Tuesday, August 21, 2007

Iceberg’s down, surf’s up

It was an article by Maurice Chittenden in The Sunday Times that started the excitement. The article appropriately completes with the following picture and a descriptive long title: "Iceberg's down, surf's up -- riding a glacial tsunami is the coolest extreme sport." Since then the story has been picked up around the world in an ever growing numbers of new articles reporting this feat.
As Chittenden described that:
It is not the easiest of pastimes to enjoy. First you have to find a glacier about to “calve”, then wait for up to a fortnight for a house-sized iceberg to break off before catching the monstrous wake after it hits the water from 500ft high. The reward: 60 seconds of sheer exhilaration as you ride a 25ft wall of ice-cold water filled with millions of shards of razor sharp ice, mud, boulders and debris.

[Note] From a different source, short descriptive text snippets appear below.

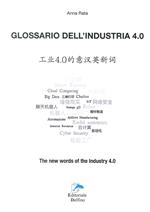Glossario dell'industria 4.0. Ediz. italiana cinese e inglese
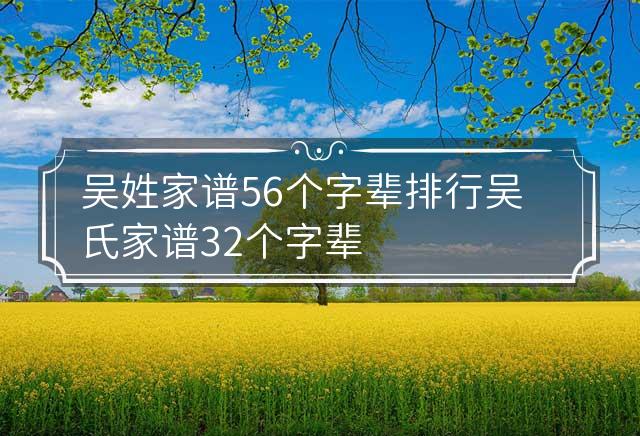 吴姓家谱56个字辈排行 吴氏家谱32个字辈 吴姓家谱56个字辈,江西吴氏家谱字辈查询 - 悠生活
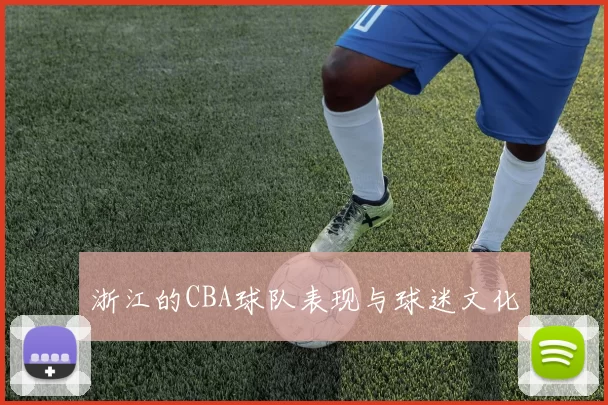浙江的CBA球队表现与球迷文化
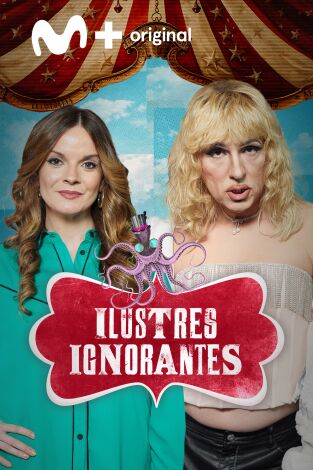 Ilustres Ignorantes. T(T17). Ilustres Ignorantes (T17): Exparejas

Take a look at the rewarding video here among many other places. Watching the incipience and fall of glaciers that generated huge tsunami kind of muddy waves advance across the ocean at the bottom of the glacier is truly unique. Again it's not freaque wave, but it something that every ocean wave aficionados would certainly appreciate to see it again and again. Science can probably estimate the size of wave if the size of glacier is known. But how how can anyone be certain which one and what's the size of the glacier that's going to fall? Nature is in control here, no one else can -- no matter what the size of your carbon footprint might be!